Medford's "Saxophone Santa" has the green light to play on this season.

Medford's "Saxophone Santa" has the green light to play on this season.

Ordered by police Friday to cease saxophone solos in front of his East Jackson Street home, Ron Bartlett received a variance to the city's unnecessary noise ordinance Tuesday afternoon. Public outcry over the police department's position prompted officials to grant a permit for the retired band teacher, said Deputy Police Chief Tim George.

"We have been taken care of," Bartlett said, praising the efforts of police Lt. Bob Hansen, who hand-delivered paperwork to Bartlett's home.

"All I had to do was sit back and watch it all materialize."

With approval from City Manager Mike Dyal, Bartlett is allowed to play his alto saxophone between 5 p.m. and 10 p.m. through Christmas.

The 78-year-old said he planned serenades tonight and through the weekend, weather permitting. A short Christmas Eve concert is likely once he and his wife, Gloria, return from an evening church service, Bartlett said.

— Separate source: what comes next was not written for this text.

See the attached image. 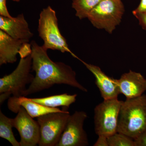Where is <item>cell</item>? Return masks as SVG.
<instances>
[{"instance_id": "obj_8", "label": "cell", "mask_w": 146, "mask_h": 146, "mask_svg": "<svg viewBox=\"0 0 146 146\" xmlns=\"http://www.w3.org/2000/svg\"><path fill=\"white\" fill-rule=\"evenodd\" d=\"M87 118V114L84 111H76L70 115L56 146L88 145V137L83 128Z\"/></svg>"}, {"instance_id": "obj_20", "label": "cell", "mask_w": 146, "mask_h": 146, "mask_svg": "<svg viewBox=\"0 0 146 146\" xmlns=\"http://www.w3.org/2000/svg\"><path fill=\"white\" fill-rule=\"evenodd\" d=\"M133 14L138 19L139 25L141 26L142 28L146 31V12L133 13Z\"/></svg>"}, {"instance_id": "obj_23", "label": "cell", "mask_w": 146, "mask_h": 146, "mask_svg": "<svg viewBox=\"0 0 146 146\" xmlns=\"http://www.w3.org/2000/svg\"><path fill=\"white\" fill-rule=\"evenodd\" d=\"M136 146H146V133L134 140Z\"/></svg>"}, {"instance_id": "obj_22", "label": "cell", "mask_w": 146, "mask_h": 146, "mask_svg": "<svg viewBox=\"0 0 146 146\" xmlns=\"http://www.w3.org/2000/svg\"><path fill=\"white\" fill-rule=\"evenodd\" d=\"M94 146H108V137L104 136H98V138Z\"/></svg>"}, {"instance_id": "obj_13", "label": "cell", "mask_w": 146, "mask_h": 146, "mask_svg": "<svg viewBox=\"0 0 146 146\" xmlns=\"http://www.w3.org/2000/svg\"><path fill=\"white\" fill-rule=\"evenodd\" d=\"M29 42L14 39L0 29V65L15 63L17 54L24 44Z\"/></svg>"}, {"instance_id": "obj_6", "label": "cell", "mask_w": 146, "mask_h": 146, "mask_svg": "<svg viewBox=\"0 0 146 146\" xmlns=\"http://www.w3.org/2000/svg\"><path fill=\"white\" fill-rule=\"evenodd\" d=\"M123 101L118 98L104 100L94 109V124L98 136L108 137L117 132L120 109Z\"/></svg>"}, {"instance_id": "obj_16", "label": "cell", "mask_w": 146, "mask_h": 146, "mask_svg": "<svg viewBox=\"0 0 146 146\" xmlns=\"http://www.w3.org/2000/svg\"><path fill=\"white\" fill-rule=\"evenodd\" d=\"M13 119L7 117L0 111V137L9 141L12 146H20L12 131Z\"/></svg>"}, {"instance_id": "obj_24", "label": "cell", "mask_w": 146, "mask_h": 146, "mask_svg": "<svg viewBox=\"0 0 146 146\" xmlns=\"http://www.w3.org/2000/svg\"><path fill=\"white\" fill-rule=\"evenodd\" d=\"M12 1H14L19 2L20 0H12Z\"/></svg>"}, {"instance_id": "obj_3", "label": "cell", "mask_w": 146, "mask_h": 146, "mask_svg": "<svg viewBox=\"0 0 146 146\" xmlns=\"http://www.w3.org/2000/svg\"><path fill=\"white\" fill-rule=\"evenodd\" d=\"M32 66L31 54L21 58L16 69L8 75L0 79V104H2L11 95L23 96L27 84L33 81L34 77L31 73Z\"/></svg>"}, {"instance_id": "obj_5", "label": "cell", "mask_w": 146, "mask_h": 146, "mask_svg": "<svg viewBox=\"0 0 146 146\" xmlns=\"http://www.w3.org/2000/svg\"><path fill=\"white\" fill-rule=\"evenodd\" d=\"M124 11L121 0H102L87 18L94 27L111 34L119 25Z\"/></svg>"}, {"instance_id": "obj_1", "label": "cell", "mask_w": 146, "mask_h": 146, "mask_svg": "<svg viewBox=\"0 0 146 146\" xmlns=\"http://www.w3.org/2000/svg\"><path fill=\"white\" fill-rule=\"evenodd\" d=\"M32 69L35 72L34 79L23 96L48 89L55 84H64L84 92L87 89L77 80L75 72L70 66L62 62H55L49 57L46 49L32 41Z\"/></svg>"}, {"instance_id": "obj_15", "label": "cell", "mask_w": 146, "mask_h": 146, "mask_svg": "<svg viewBox=\"0 0 146 146\" xmlns=\"http://www.w3.org/2000/svg\"><path fill=\"white\" fill-rule=\"evenodd\" d=\"M77 96V94L68 95L64 94L46 98H28L31 101L46 107L56 108L62 106L69 108L71 104L76 102Z\"/></svg>"}, {"instance_id": "obj_2", "label": "cell", "mask_w": 146, "mask_h": 146, "mask_svg": "<svg viewBox=\"0 0 146 146\" xmlns=\"http://www.w3.org/2000/svg\"><path fill=\"white\" fill-rule=\"evenodd\" d=\"M117 132L133 140L146 133V95L123 101L120 109Z\"/></svg>"}, {"instance_id": "obj_17", "label": "cell", "mask_w": 146, "mask_h": 146, "mask_svg": "<svg viewBox=\"0 0 146 146\" xmlns=\"http://www.w3.org/2000/svg\"><path fill=\"white\" fill-rule=\"evenodd\" d=\"M102 0H73L72 7L75 10L76 16L80 19L88 18L91 11Z\"/></svg>"}, {"instance_id": "obj_4", "label": "cell", "mask_w": 146, "mask_h": 146, "mask_svg": "<svg viewBox=\"0 0 146 146\" xmlns=\"http://www.w3.org/2000/svg\"><path fill=\"white\" fill-rule=\"evenodd\" d=\"M37 31L45 48L68 52L80 60L69 48L66 39L59 30L56 11L50 6L43 9L39 14Z\"/></svg>"}, {"instance_id": "obj_7", "label": "cell", "mask_w": 146, "mask_h": 146, "mask_svg": "<svg viewBox=\"0 0 146 146\" xmlns=\"http://www.w3.org/2000/svg\"><path fill=\"white\" fill-rule=\"evenodd\" d=\"M69 108L61 112H52L37 117L40 126L39 146H56L65 129L69 117Z\"/></svg>"}, {"instance_id": "obj_14", "label": "cell", "mask_w": 146, "mask_h": 146, "mask_svg": "<svg viewBox=\"0 0 146 146\" xmlns=\"http://www.w3.org/2000/svg\"><path fill=\"white\" fill-rule=\"evenodd\" d=\"M7 104L9 109L16 113H18L19 108L21 106H23L29 115L33 118L38 117L52 112H61L63 110L57 108L46 107L31 101L28 98L24 96L18 98L11 97L8 100Z\"/></svg>"}, {"instance_id": "obj_11", "label": "cell", "mask_w": 146, "mask_h": 146, "mask_svg": "<svg viewBox=\"0 0 146 146\" xmlns=\"http://www.w3.org/2000/svg\"><path fill=\"white\" fill-rule=\"evenodd\" d=\"M120 94L126 98L140 96L146 91V79L140 73L131 70L118 79Z\"/></svg>"}, {"instance_id": "obj_10", "label": "cell", "mask_w": 146, "mask_h": 146, "mask_svg": "<svg viewBox=\"0 0 146 146\" xmlns=\"http://www.w3.org/2000/svg\"><path fill=\"white\" fill-rule=\"evenodd\" d=\"M96 78V84L104 100L118 98L120 94L118 79L106 75L100 67L80 60Z\"/></svg>"}, {"instance_id": "obj_21", "label": "cell", "mask_w": 146, "mask_h": 146, "mask_svg": "<svg viewBox=\"0 0 146 146\" xmlns=\"http://www.w3.org/2000/svg\"><path fill=\"white\" fill-rule=\"evenodd\" d=\"M146 12V0H141L138 7L132 11V13H142Z\"/></svg>"}, {"instance_id": "obj_12", "label": "cell", "mask_w": 146, "mask_h": 146, "mask_svg": "<svg viewBox=\"0 0 146 146\" xmlns=\"http://www.w3.org/2000/svg\"><path fill=\"white\" fill-rule=\"evenodd\" d=\"M0 29L16 39L29 41L33 36L23 13L11 18L0 16Z\"/></svg>"}, {"instance_id": "obj_19", "label": "cell", "mask_w": 146, "mask_h": 146, "mask_svg": "<svg viewBox=\"0 0 146 146\" xmlns=\"http://www.w3.org/2000/svg\"><path fill=\"white\" fill-rule=\"evenodd\" d=\"M0 15L3 17L11 18L6 5V0H0Z\"/></svg>"}, {"instance_id": "obj_18", "label": "cell", "mask_w": 146, "mask_h": 146, "mask_svg": "<svg viewBox=\"0 0 146 146\" xmlns=\"http://www.w3.org/2000/svg\"><path fill=\"white\" fill-rule=\"evenodd\" d=\"M108 146H136L133 139L118 132L108 137Z\"/></svg>"}, {"instance_id": "obj_9", "label": "cell", "mask_w": 146, "mask_h": 146, "mask_svg": "<svg viewBox=\"0 0 146 146\" xmlns=\"http://www.w3.org/2000/svg\"><path fill=\"white\" fill-rule=\"evenodd\" d=\"M18 114L13 119V127L16 128L21 136L20 146H35L39 143L40 126L38 122L32 117L26 110L21 106Z\"/></svg>"}]
</instances>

Bartlett's impromptu performances have become a Medford tradition over the past 10 years. Dressed as Santa Claus, Bartlett accompanies singing and dancing figurines on his front lawn, part of an elaborate holiday lights display.

Having Medford Mayor Gary Wheeler as a band student at Hedrick Middle School years ago probably gave a "jolly old elf" advantage over a neighbor who had lodged a complaint, Bartlett said. But George admitted that he and other police officials had personal reasons to ensure the show went on.

"When my kids were little, that was one of the stops we had to make," George said. "We had pressure from within — from our own families."

The Police Department also is providing traffic barriers for the neighbor who initially complained about noise from Bartlett's saxophone but, in a later conversation with Hansen, referred to vehicles pulling into her driveway, George said, adding that the neighbor is satisfied with the resolution.

The Bartletts said police did not reveal the identity of their unhappy neighbor although they guessed it was not a newcomer to the neighborhood. George declined to identify the neighbor involved.

"She's already feeling bad because she's the Grinch," he said.

Although a measure of harmony prevailed, Bartlett said he plans to renew the permit next year to "make it legal."

"I'll do what's necessary to keep everybody happy," he said.

"He's going to try to blow a little bit softer," Gloria Bartlett added.